Le fonds libyen d'investissement a démenti lundi toute "intention" d'investir dans la raffinerie de pétrole française en liquidation Petroplus de Petit-Couronne (nord-ouest), a indiqué l'agence libyenne Lana, citant un communiqué du fonds. — Charly Triballeau afp.com

Les manoeuvres d'arrêt de la raffinerie Petroplus de Petit-Couronne, près de Rouen, rendues nécessaires avec la fin du contrat de six mois avec Shell qui expire samedi, vont commencer jeudi, a-t-on appris ce mercredi de source syndicale.

«La direction a lancé les procédures d'arrêt qui commenceront jeudi et dureront une dizaine de jours, le temps de bien mettre en sécurité les installations», a indiqué Yvon Scornet, porte parole de l'Intersyndicale CGT-CFDT-CFE/CGC. Selon ce syndicaliste, le gouvernement avait obtenu de Shell une prolongation jusqu'au 7 janvier de ce contrat qui expire samedi. «Mais ce délai de trois semaines a été jugé trop court pour permettre à un repreneur de prendre la suite sans interruption de la production», a précisé Yvon Scornet.

Poursuite des discussions

Les discussions se poursuivent ce mercredi pour trouver un repreneur alors que la date ultime de dépôt des offres a été fixée au 5 février par le tribunal de commerce de Rouen. «Si le repreneur doit être irakien, il sera irakien. S'il doit être iranien, il sera iranien car, pour nous , il n'est pas question d'aller à la fermeture», a affirmé Yvon Scornet.
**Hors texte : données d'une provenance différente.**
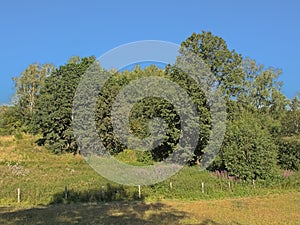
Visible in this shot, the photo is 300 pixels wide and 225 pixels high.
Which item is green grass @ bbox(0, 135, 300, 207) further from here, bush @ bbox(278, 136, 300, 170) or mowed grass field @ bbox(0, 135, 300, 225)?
bush @ bbox(278, 136, 300, 170)

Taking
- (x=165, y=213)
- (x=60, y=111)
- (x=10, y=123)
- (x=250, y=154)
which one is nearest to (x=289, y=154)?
(x=250, y=154)

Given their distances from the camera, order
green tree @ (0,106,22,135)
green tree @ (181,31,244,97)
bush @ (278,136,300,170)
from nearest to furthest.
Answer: bush @ (278,136,300,170) → green tree @ (181,31,244,97) → green tree @ (0,106,22,135)

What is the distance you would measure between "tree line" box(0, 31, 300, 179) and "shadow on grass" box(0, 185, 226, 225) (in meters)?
8.52

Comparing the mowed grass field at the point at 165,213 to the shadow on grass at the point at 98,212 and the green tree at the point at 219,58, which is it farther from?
the green tree at the point at 219,58

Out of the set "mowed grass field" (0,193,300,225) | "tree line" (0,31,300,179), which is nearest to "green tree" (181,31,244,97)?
"tree line" (0,31,300,179)

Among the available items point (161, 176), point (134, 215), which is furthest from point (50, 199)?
point (161, 176)

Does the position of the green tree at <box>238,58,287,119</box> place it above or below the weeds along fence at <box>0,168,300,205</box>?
above

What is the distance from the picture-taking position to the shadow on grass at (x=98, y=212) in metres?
12.0

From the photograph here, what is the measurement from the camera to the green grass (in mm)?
17422

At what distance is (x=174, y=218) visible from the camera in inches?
504

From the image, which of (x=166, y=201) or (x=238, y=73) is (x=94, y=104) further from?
(x=166, y=201)

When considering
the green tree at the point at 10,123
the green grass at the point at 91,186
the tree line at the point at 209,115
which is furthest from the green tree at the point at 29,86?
the green grass at the point at 91,186

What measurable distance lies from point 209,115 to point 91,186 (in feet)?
38.3

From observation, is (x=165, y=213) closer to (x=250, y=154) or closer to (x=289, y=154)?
(x=250, y=154)
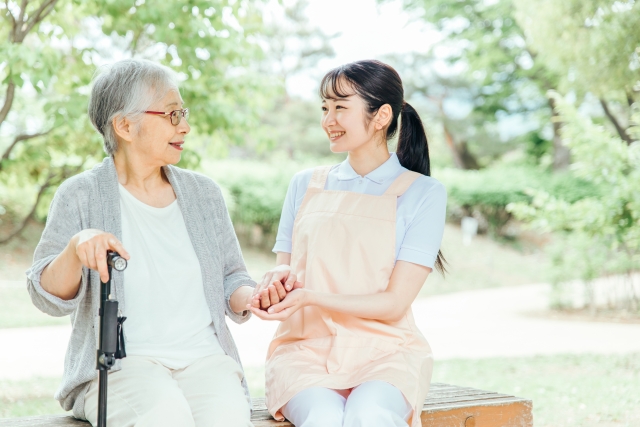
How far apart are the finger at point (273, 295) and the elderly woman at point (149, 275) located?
200 millimetres

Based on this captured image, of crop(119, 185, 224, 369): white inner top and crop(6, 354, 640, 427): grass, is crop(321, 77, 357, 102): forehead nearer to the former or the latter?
crop(119, 185, 224, 369): white inner top


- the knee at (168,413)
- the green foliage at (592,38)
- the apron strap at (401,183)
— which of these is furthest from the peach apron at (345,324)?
the green foliage at (592,38)

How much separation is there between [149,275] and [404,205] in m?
0.84

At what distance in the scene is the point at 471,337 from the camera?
838 centimetres

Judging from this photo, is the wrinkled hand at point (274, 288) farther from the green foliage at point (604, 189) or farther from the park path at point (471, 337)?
the green foliage at point (604, 189)

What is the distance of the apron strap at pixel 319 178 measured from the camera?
8.37 feet

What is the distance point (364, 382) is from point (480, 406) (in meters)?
0.49

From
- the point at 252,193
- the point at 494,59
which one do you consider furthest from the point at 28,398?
the point at 494,59

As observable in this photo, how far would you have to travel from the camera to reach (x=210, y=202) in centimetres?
244

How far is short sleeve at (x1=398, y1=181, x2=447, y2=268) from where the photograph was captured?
92.8 inches

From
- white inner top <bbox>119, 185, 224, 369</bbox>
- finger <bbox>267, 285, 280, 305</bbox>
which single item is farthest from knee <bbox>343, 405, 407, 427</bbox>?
white inner top <bbox>119, 185, 224, 369</bbox>

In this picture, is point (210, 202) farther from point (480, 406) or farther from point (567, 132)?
point (567, 132)

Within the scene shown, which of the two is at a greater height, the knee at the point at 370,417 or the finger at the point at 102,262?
Answer: the finger at the point at 102,262

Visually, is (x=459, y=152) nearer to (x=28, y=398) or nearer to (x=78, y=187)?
(x=28, y=398)
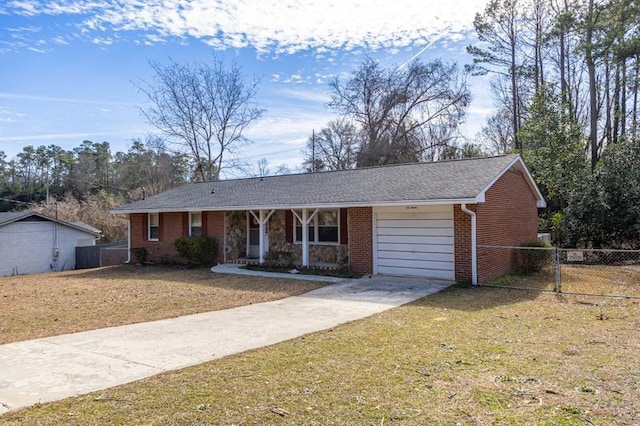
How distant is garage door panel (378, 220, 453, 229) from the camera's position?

Le groupe NetOil, dont le siège est à Dubaï, a déposé une offre qui est jugée «incomplète» en l'état par le tribunal. Six autres sociétés ont manifesté leur intérêt pour une reprise éventuelle: le fonds d'Etat libyen, Alafandi Petroleum Groupe (APG), basé à Hong Kong, l'Irakien Jabs Gulf Energy Ltd, l'Iranien Tadbir Energy Development Group, ainsi que les Suisses Activapro AG et Terrae International. La raffinerie, qui emploie 470 salariés, a déposé son bilan le 24 janvier à la suite de la faillite de sa maison mère suisse et a été placée en liquidation judiciaire le 16 octobre.